As the federal budget battle heats up, we must ensure that the children of Washington state do not become a casualty.
A decade ago, our state adopted the Cover All Kids legislation, making a commitment to ensure that every child here has health coverage. Today, we have a historic low uninsured rate for Washington kids. But a significant funding source that enables us to accomplish this coverage, the federal Children’s Health Insurance Program, is set to expire at the end of September. We urge our congressional delegation to protect the progress we’ve made by reauthorizing funding for CHIP.
When we led the effort in the Legislature and signed Cover All Kids into law in 2007, it had bipartisan support. Likewise, CHIP was enacted with support on both sides of the aisle in 1997 and is administered at the state level. Children’s health is a priority on which both Republicans and Democrats agree. It would be irresponsible to entangle it in politics.
As we mark the 10-year anniversary of Washington’s groundbreaking Cover All Kids law, let’s celebrate its achievements. As of 2015, less than 2.6 percent of Washington’s children are uninsured. The law created a single coverage program known as Apple Health for Kids, providing comprehensive coverage, including medical, dental, vision and mental health. Apple Health provides this coverage for more than 840,000 Washington kids, including 66,891 kids in Spokane County.
The program has expanded coverage for both low-income and moderate-income families. Low-income families who earn below 210 percent of the federal poverty level do not pay any premiums for coverage. Families with incomes up to 312 percent of the federal poverty level, who don’t have access to another source of health insurance and often can’t afford market rate plans, are eligible to buy into coverage at rates they can afford.

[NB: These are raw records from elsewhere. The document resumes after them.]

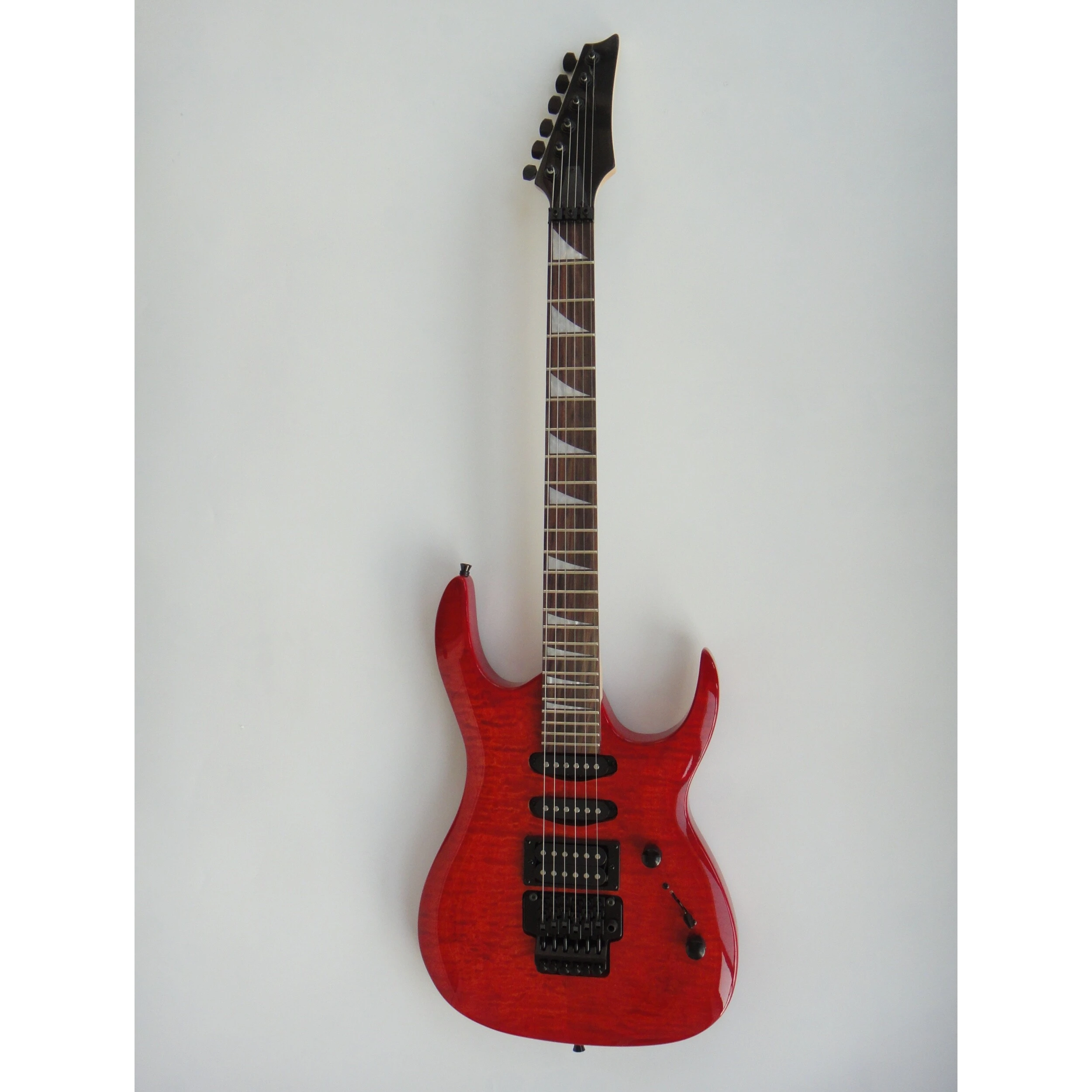 Afanti Guitarra Eléctrica Personalizada con Cuerpo de Caoba y Mástil de Arce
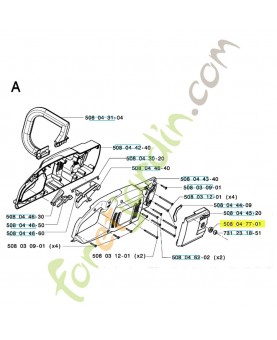 Pièce d'espacement 508047701. Pièce de rechange Husqvarna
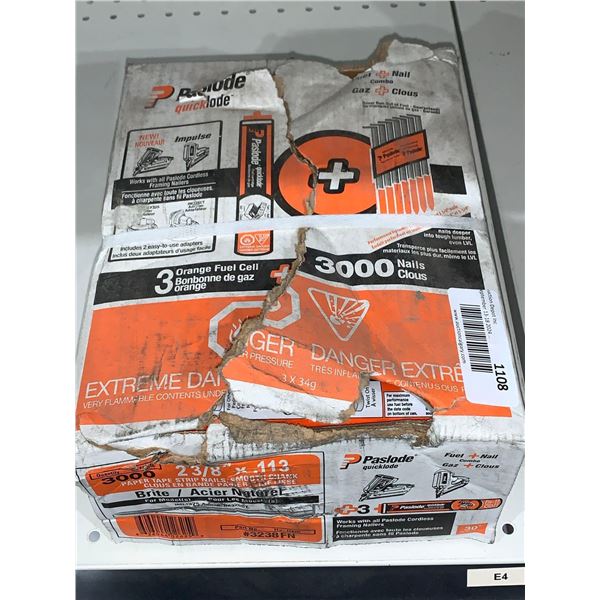 Paslode Quicklode 3 Orange Fuel Cell + 3000 Nails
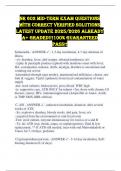 NR 602 Mid-term Exam Questions with Correct Verified Solutions Latest Update 2025&sol;2026 Already A&plus; GRADED&excl;&excl;&excl;100&percnt; GUARANTEED PASS&excl;&excl;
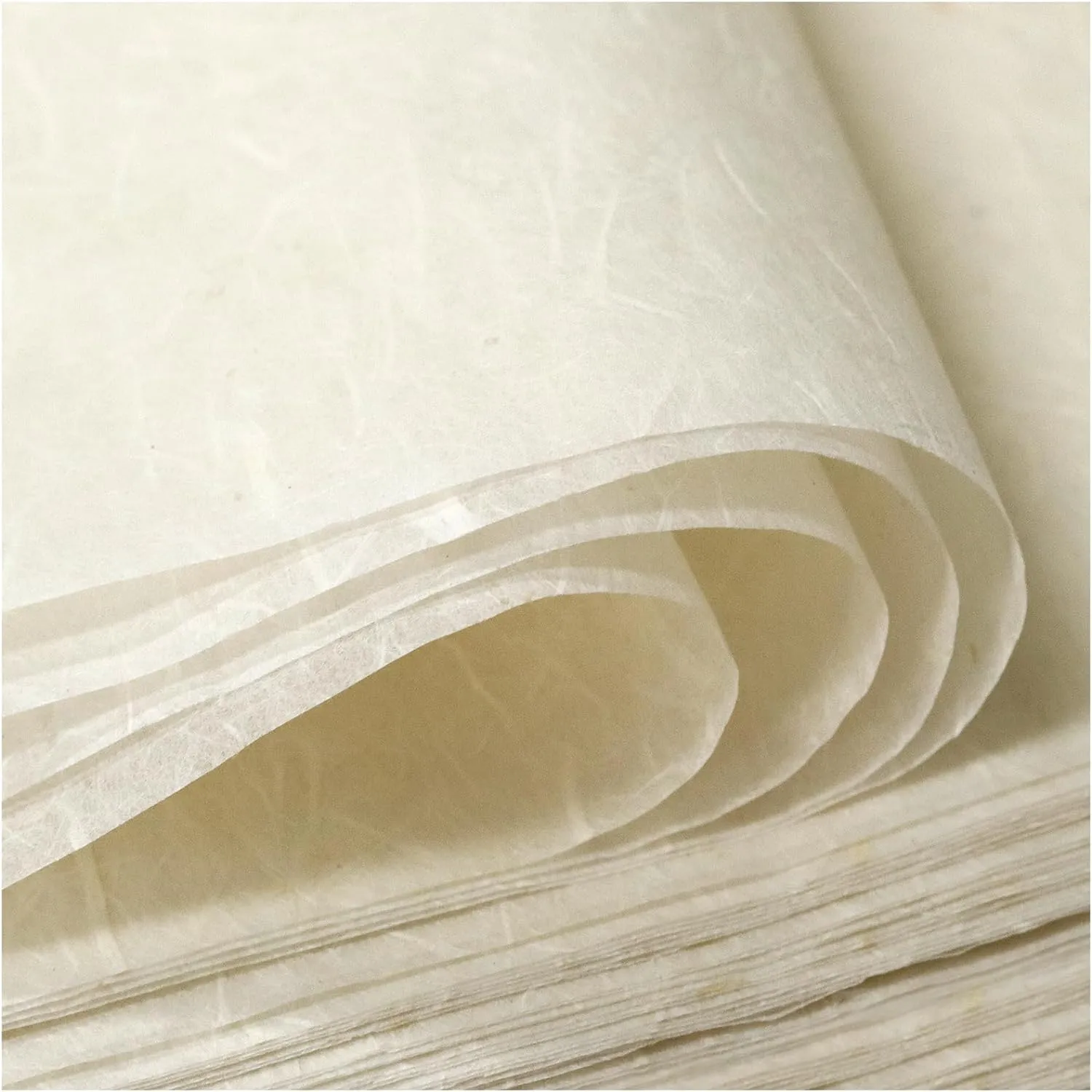 100 Sheets FIVEIZERO A4 Mulberry Paper Sheets Natural Fiber Rice Paper,8.3 x 11.7in Natural Decoupage Tissue Paper For Writing Painting, Decorative Paper, Card Making Paper DIY Craft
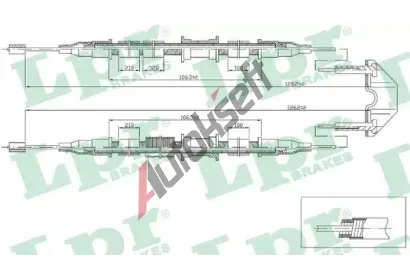 LPR Tan lanko parkovac brzdy LP C0536B, C0536B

Beyond coverage, the law works to ensure that children will be able to see a doctor, encourages high quality care through a medical home, invests in outreach to find and enroll eligible families, and supports nutrition and exercise in schools.
It would be unacceptable to go back to the way it was prior to adoption of Cover All Kids, with 15,000 kids on a waitlist to access coverage and caps on the number of kids who could access coverage in specific programs, among other significant barriers.
As a new school year gets underway, let’s renew our commitment to ensure the health and well-being of all Washington children. This is a success story that Washington state has worked hard to create. Whatever congressional fights may emerge during federal budget negotiations, our children deserve to win. Our congressional delegation can make that happen by championing the reauthorization of the Children’s Health Insurance Program.
Frank Chopp is the speaker of the Washington state House of Representatives. Lisa Brown served in the state Legislature for 20 years. Christine Gregoire served as governor from 2005 to 2013.